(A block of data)
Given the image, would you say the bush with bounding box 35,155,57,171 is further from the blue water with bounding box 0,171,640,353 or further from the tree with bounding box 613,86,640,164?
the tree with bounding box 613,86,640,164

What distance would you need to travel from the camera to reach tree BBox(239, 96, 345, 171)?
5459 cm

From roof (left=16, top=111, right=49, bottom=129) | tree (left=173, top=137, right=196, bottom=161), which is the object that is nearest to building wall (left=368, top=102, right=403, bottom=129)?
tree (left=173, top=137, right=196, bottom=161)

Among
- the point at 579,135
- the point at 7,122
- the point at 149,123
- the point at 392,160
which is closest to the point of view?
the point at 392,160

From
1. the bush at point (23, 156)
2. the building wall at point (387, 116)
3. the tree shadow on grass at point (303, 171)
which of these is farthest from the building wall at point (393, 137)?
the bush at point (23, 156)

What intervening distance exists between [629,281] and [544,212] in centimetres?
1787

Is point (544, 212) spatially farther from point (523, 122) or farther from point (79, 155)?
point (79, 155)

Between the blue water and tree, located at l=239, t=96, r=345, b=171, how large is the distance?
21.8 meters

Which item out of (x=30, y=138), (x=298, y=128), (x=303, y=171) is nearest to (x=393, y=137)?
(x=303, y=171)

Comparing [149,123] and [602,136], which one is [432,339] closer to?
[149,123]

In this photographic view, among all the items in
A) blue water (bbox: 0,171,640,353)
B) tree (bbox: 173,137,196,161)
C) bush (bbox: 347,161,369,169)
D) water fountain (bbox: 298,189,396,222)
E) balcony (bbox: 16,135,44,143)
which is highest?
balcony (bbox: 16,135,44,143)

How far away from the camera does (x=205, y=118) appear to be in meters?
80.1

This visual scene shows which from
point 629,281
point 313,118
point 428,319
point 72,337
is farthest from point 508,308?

§ SET PROBLEM
Copy all of the records above verbatim, keeping every line in its original order.

§ COMPLETED EXERCISE
Given the image, would you say the bush with bounding box 35,155,57,171 is further from the blue water with bounding box 0,171,640,353 or further from the tree with bounding box 613,86,640,164?
the tree with bounding box 613,86,640,164

What distance would you need to travel from the camera to reach tree BBox(239, 96, 345, 171)?
5459 cm

From roof (left=16, top=111, right=49, bottom=129) | tree (left=173, top=137, right=196, bottom=161), which is the object that is nearest to building wall (left=368, top=102, right=403, bottom=129)?
tree (left=173, top=137, right=196, bottom=161)

Among
- the point at 579,135
- the point at 7,122
- the point at 149,123
- the point at 392,160
which is closest to the point of view?
the point at 392,160

From
1. the bush at point (23, 156)
2. the building wall at point (387, 116)
3. the tree shadow on grass at point (303, 171)
which of these is farthest from the building wall at point (393, 137)?
the bush at point (23, 156)

What intervening distance exists between [629,281] and [544,212] in centimetres?
1787

Is point (544, 212) spatially farther from point (523, 122) or farther from point (79, 155)?
point (79, 155)

Between the blue water and tree, located at l=239, t=96, r=345, b=171, how large is the distance?
21.8 meters

Which item out of (x=30, y=138), (x=298, y=128), (x=303, y=171) is nearest to (x=393, y=137)?
(x=303, y=171)

Comparing [149,123] and [602,136], which one is [432,339] closer to?
[149,123]

In this photographic view, among all the items in
A) blue water (bbox: 0,171,640,353)
B) tree (bbox: 173,137,196,161)
C) bush (bbox: 347,161,369,169)
D) water fountain (bbox: 298,189,396,222)
E) balcony (bbox: 16,135,44,143)
which is highest?
balcony (bbox: 16,135,44,143)

How far away from the camera does (x=205, y=118) appear to be in meters?
80.1

This visual scene shows which from
point 629,281
point 313,118
point 428,319
point 72,337
is farthest from point 508,308?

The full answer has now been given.